## Aim of the task
Count the lines in the listing below that contain the string "nearest", treating uppercase and lowercase as different, and reply with only that number.

## Available data
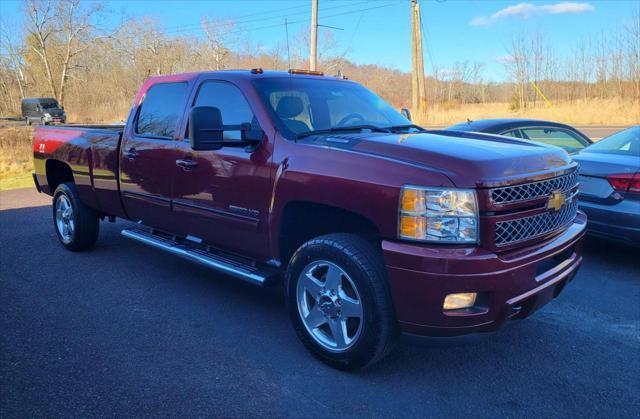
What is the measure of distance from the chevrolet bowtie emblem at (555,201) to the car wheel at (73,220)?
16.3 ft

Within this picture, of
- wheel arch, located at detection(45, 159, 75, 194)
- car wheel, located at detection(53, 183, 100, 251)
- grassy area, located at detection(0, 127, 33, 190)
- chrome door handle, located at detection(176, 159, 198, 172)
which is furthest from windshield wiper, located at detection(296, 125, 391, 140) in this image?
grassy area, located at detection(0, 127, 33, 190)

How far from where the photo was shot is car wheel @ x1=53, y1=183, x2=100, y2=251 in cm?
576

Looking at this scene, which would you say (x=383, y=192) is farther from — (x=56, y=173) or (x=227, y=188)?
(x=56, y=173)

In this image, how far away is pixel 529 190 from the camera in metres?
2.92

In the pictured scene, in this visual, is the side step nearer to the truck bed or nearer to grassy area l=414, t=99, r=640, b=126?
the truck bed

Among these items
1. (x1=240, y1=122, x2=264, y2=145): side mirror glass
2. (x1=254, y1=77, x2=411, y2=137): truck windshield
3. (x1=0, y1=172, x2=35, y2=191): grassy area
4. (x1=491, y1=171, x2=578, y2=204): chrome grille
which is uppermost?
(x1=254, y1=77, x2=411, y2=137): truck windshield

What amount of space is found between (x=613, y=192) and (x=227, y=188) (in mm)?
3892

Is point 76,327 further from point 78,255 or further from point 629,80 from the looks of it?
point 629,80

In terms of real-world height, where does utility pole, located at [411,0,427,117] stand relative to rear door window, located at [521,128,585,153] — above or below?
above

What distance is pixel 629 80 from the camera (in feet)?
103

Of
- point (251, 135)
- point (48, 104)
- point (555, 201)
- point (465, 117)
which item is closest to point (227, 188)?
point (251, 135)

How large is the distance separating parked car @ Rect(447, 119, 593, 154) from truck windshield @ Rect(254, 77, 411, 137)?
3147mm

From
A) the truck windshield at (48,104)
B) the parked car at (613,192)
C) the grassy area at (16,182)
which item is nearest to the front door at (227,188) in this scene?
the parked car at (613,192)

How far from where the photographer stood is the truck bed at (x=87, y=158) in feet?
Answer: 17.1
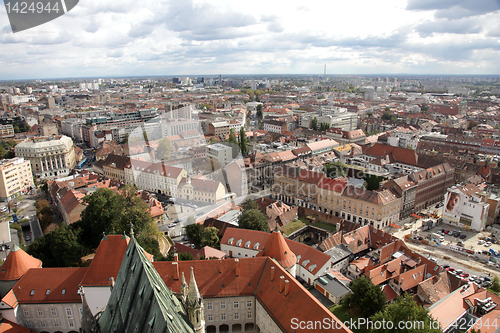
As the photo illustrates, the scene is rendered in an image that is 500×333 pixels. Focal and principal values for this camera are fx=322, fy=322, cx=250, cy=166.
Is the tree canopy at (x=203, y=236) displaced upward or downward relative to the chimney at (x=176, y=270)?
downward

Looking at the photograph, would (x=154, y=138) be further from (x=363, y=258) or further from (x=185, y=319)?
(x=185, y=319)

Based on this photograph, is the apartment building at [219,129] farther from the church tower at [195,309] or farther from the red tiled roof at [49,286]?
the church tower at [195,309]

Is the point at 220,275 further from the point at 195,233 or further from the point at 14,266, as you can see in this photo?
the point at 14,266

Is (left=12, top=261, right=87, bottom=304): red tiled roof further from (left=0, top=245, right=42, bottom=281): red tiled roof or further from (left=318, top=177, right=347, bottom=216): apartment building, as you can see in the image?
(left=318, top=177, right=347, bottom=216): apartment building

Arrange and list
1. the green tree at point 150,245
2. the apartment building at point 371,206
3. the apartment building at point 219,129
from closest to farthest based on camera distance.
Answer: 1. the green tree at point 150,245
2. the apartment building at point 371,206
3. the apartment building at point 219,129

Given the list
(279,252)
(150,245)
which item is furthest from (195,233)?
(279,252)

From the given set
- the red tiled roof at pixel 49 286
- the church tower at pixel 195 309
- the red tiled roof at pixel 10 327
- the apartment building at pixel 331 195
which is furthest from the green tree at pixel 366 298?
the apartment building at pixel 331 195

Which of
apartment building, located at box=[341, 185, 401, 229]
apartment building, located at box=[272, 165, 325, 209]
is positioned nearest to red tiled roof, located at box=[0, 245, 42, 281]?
---
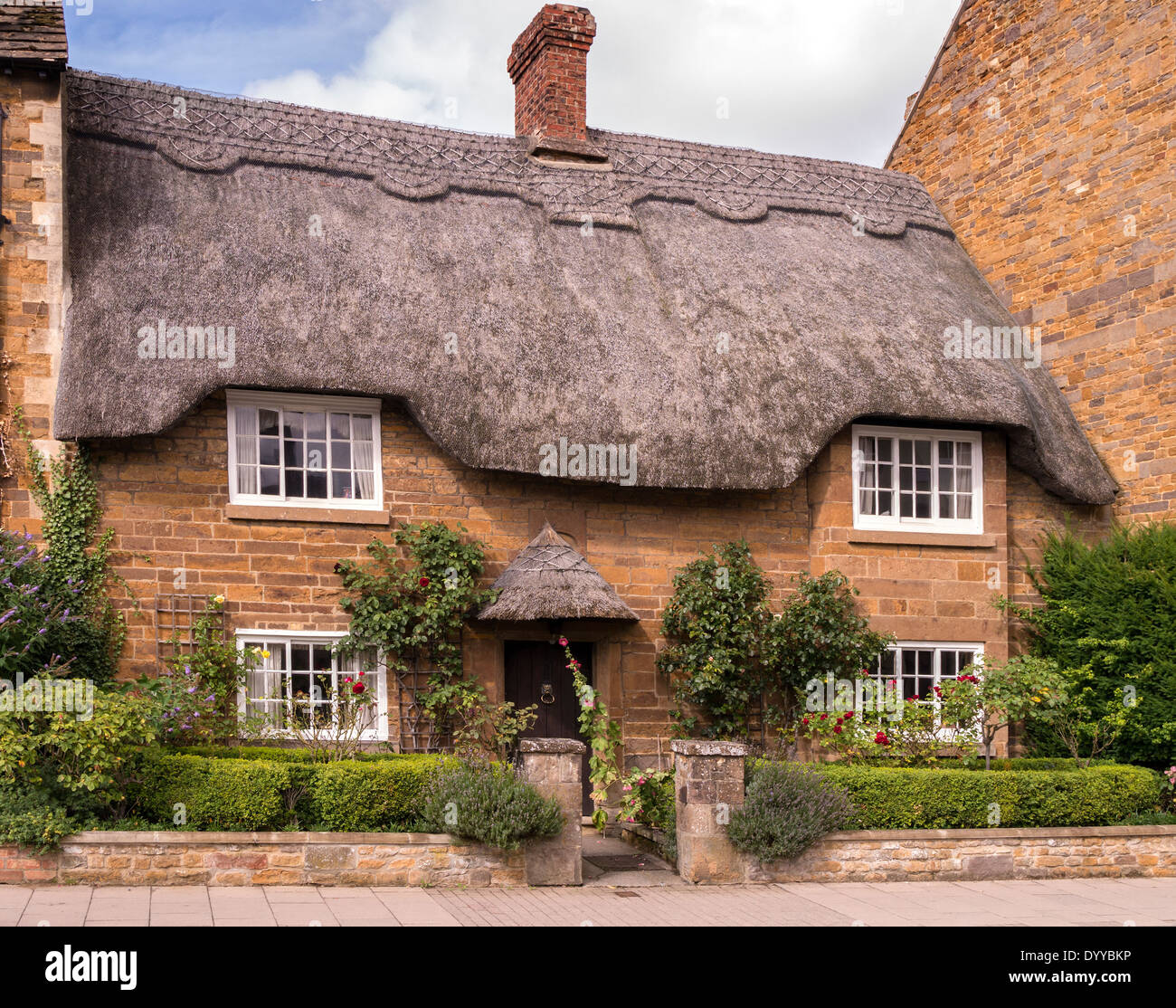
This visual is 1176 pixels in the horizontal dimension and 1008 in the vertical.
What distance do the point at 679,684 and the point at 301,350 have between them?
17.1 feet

## Response to the task
2